En sus American Notes (la parte americana de From Sea to Sea, sus viajes de 1889), un libro menor, pero extraordinario, Kipling relata su recorrido por los Estados Unidos. Lo sorprenden muchas cosas: halla admirables las dimensiones del país y de la industria que se va tendiendo sobre esa vastedad; le dan risa las elegancias afectadas, la cursilería, las culturitas adquiridas en media docena de libros; lo intimida y perturba la belleza de las mujeres, dueñas de sus cuerpos y de su dinero. Aunque observa la facilidad con que un estadounidense puede hacerse de dinero, descree de la riqueza nacional.

Duda que los Estados Unidos puedan llegar a ser una potencia entre las naciones por dos razones.

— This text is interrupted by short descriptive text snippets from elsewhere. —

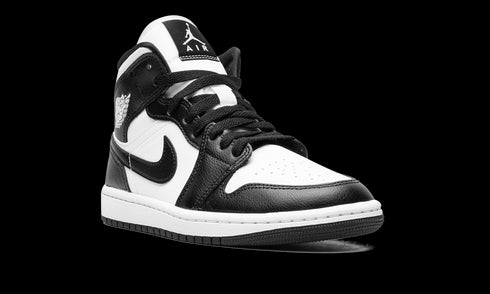 AIR JORDAN 1 MID WMNS "Panda"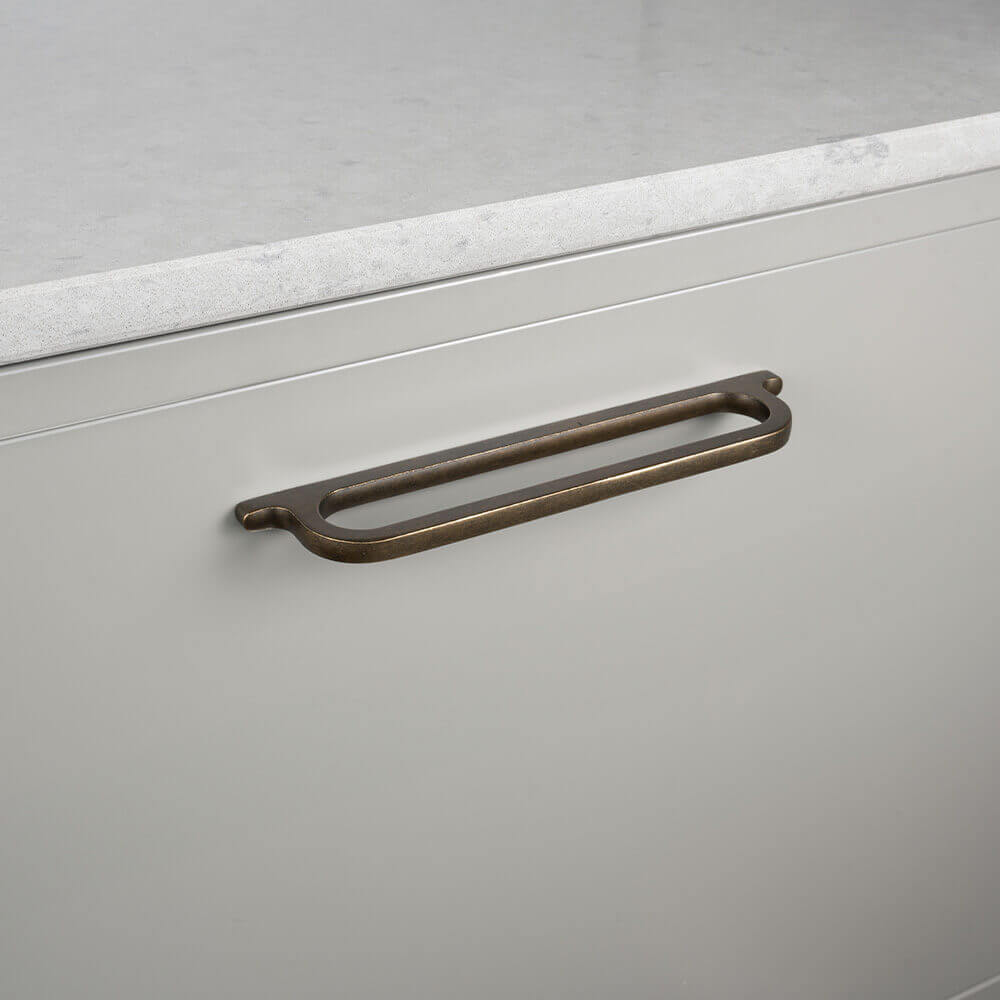 Möbelgriff Omega - 160mm - Antik-Messing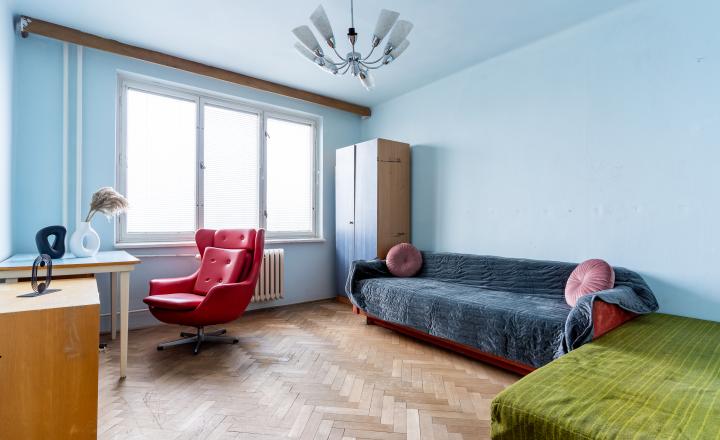 Na predaj 2-izbový byt s loggiou na Tolstého ulici – Košice, Sever - fotografia 1
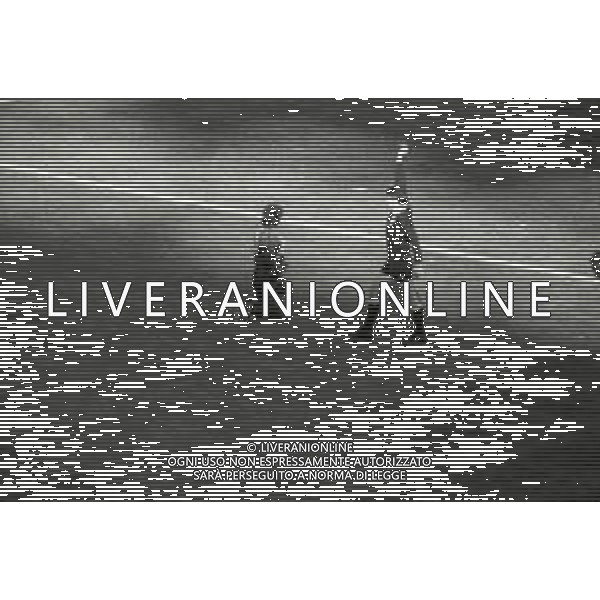 NEG-28-03-1992-MILANO CAMPIONATO DI CALCIO SERIE A INTER-TORINO 0-0 NELLA FOTO L\'ARBITRO LORIS STAFOGGIA ESPELLE BENIAMINO ABATE PER IL FALLO SU GIANLUIGI LENTINI AG ALDO LIVERANI SAS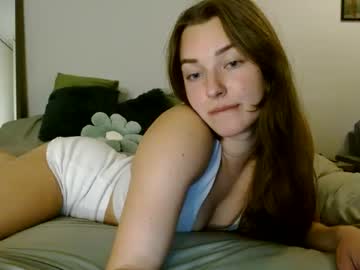 webcam girl peachyyvirgo live cam image #4830081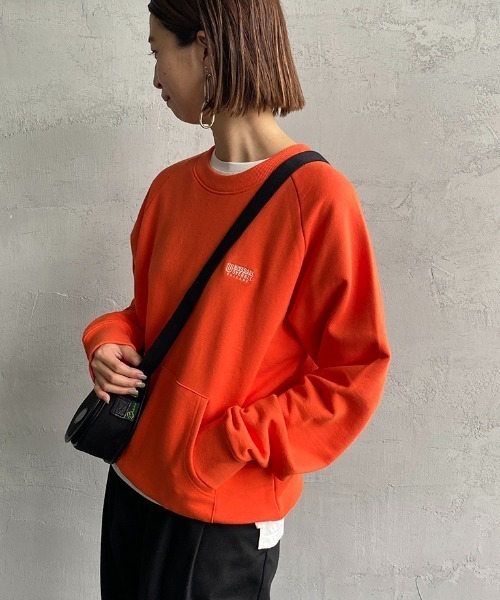 UNIVERSAL OVERALL（ユニバーサルオーバーオール）の「[UNIVERSAL OVERALL/ユニバーサルオーバーオール] 別注 ワンポイント刺繍 ラグランスリーブスウェット（スウェット・レディース・ブラック/グレー/ダークグリーン/ブルー/オレンジ・F）」の5枚目の写真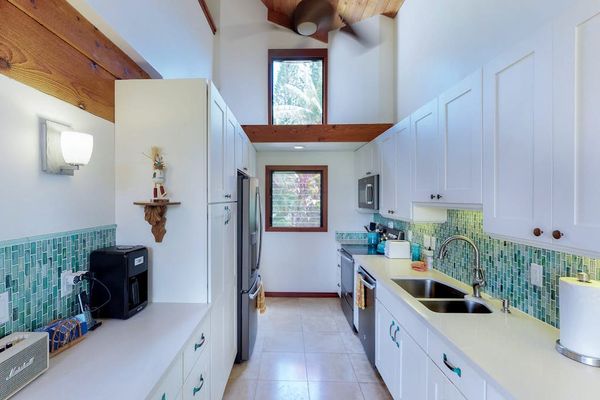Bright Kitchen Ready For Island Feasts
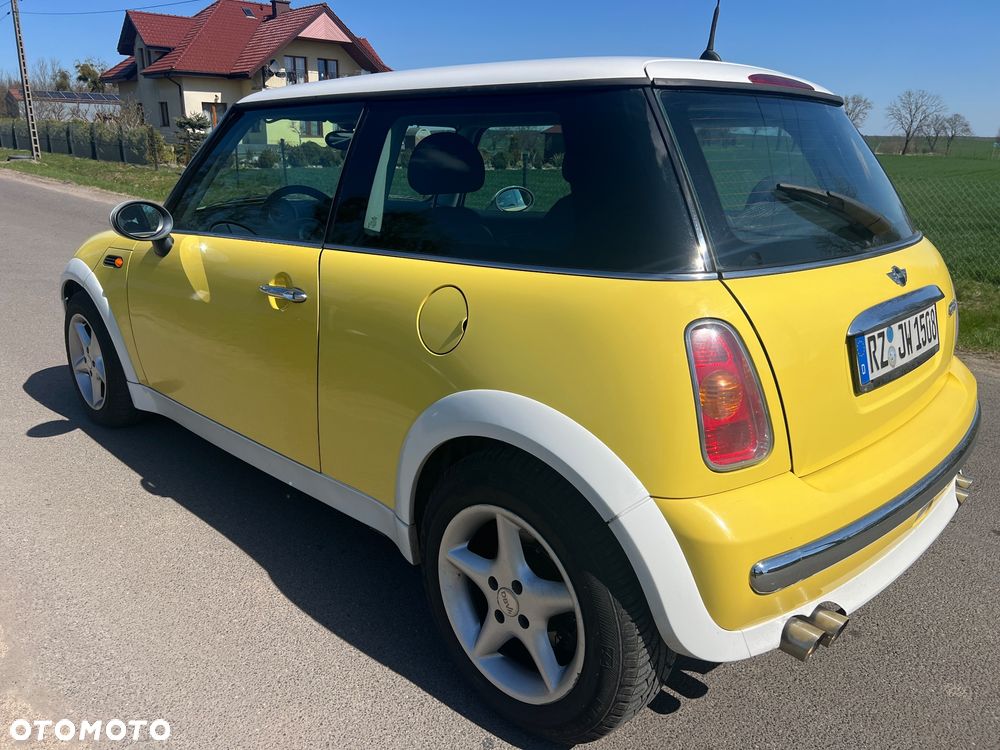 MINI Cooper Standard - 3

Una, que su ejército está disperso en vez de ser una fuerza disciplinada y visible desde cualquier punto del territorio. La segunda: carecen de burocracia. ¿Qué es el Estado si no está presente, si no gobierna? Kipling entendía que el tejido conjuntivo, lo que junta una célula con otra, un órgano con otro, es el Estado: la médula del imperialismo.

Chesterton tiene razón, y lo que no sé perdonarle a Kipling es justamente su seguridad ideológica, esa mirada que ha asumido su infalibilidad y no halla nada ajeno, nada por entender. Así como lo intimida la sexualidad libre de las californianas, huye de la evidencia del crecimiento económico en una sociedad que no padece burocracias.

No logra darse cuenta de lo que observa. Cree haber adivinado como debilidad que el Estado no está suficientemente presente: la gente hace lo que quiere y se autorregula. Observa que los gringos pueden volverse ricos, o dejar de ser pobres, a una notable velocidad, con una de tres: trabajo, talento o suerte. Domingo F. Sarmiento, 40 años antes, supo reconocer en ello la mecánica de una democracia, dicha desde Pericles: “no es vergüenza ser pobre; vergüenza es no hacer nada para remediarlo”. El punto no es la pobreza o no, sino la posibilidad de disponer uno mismo de los recursos para construir un destino propio. 

Poniendo a Kipling de cabeza entendemos mejor: él veía que faltaba Estado y, por eso, los individuos podían ser ricos; quería lo contrario, como buen imperialista: que el Estado tenga en sus manos la riqueza y el control de los permisos. Gran Estado, grandes acumulaciones de capital… No se daba cuenta de que esa idea de gran Nación implicaba, necesariamente, la multiplicación de los pobres.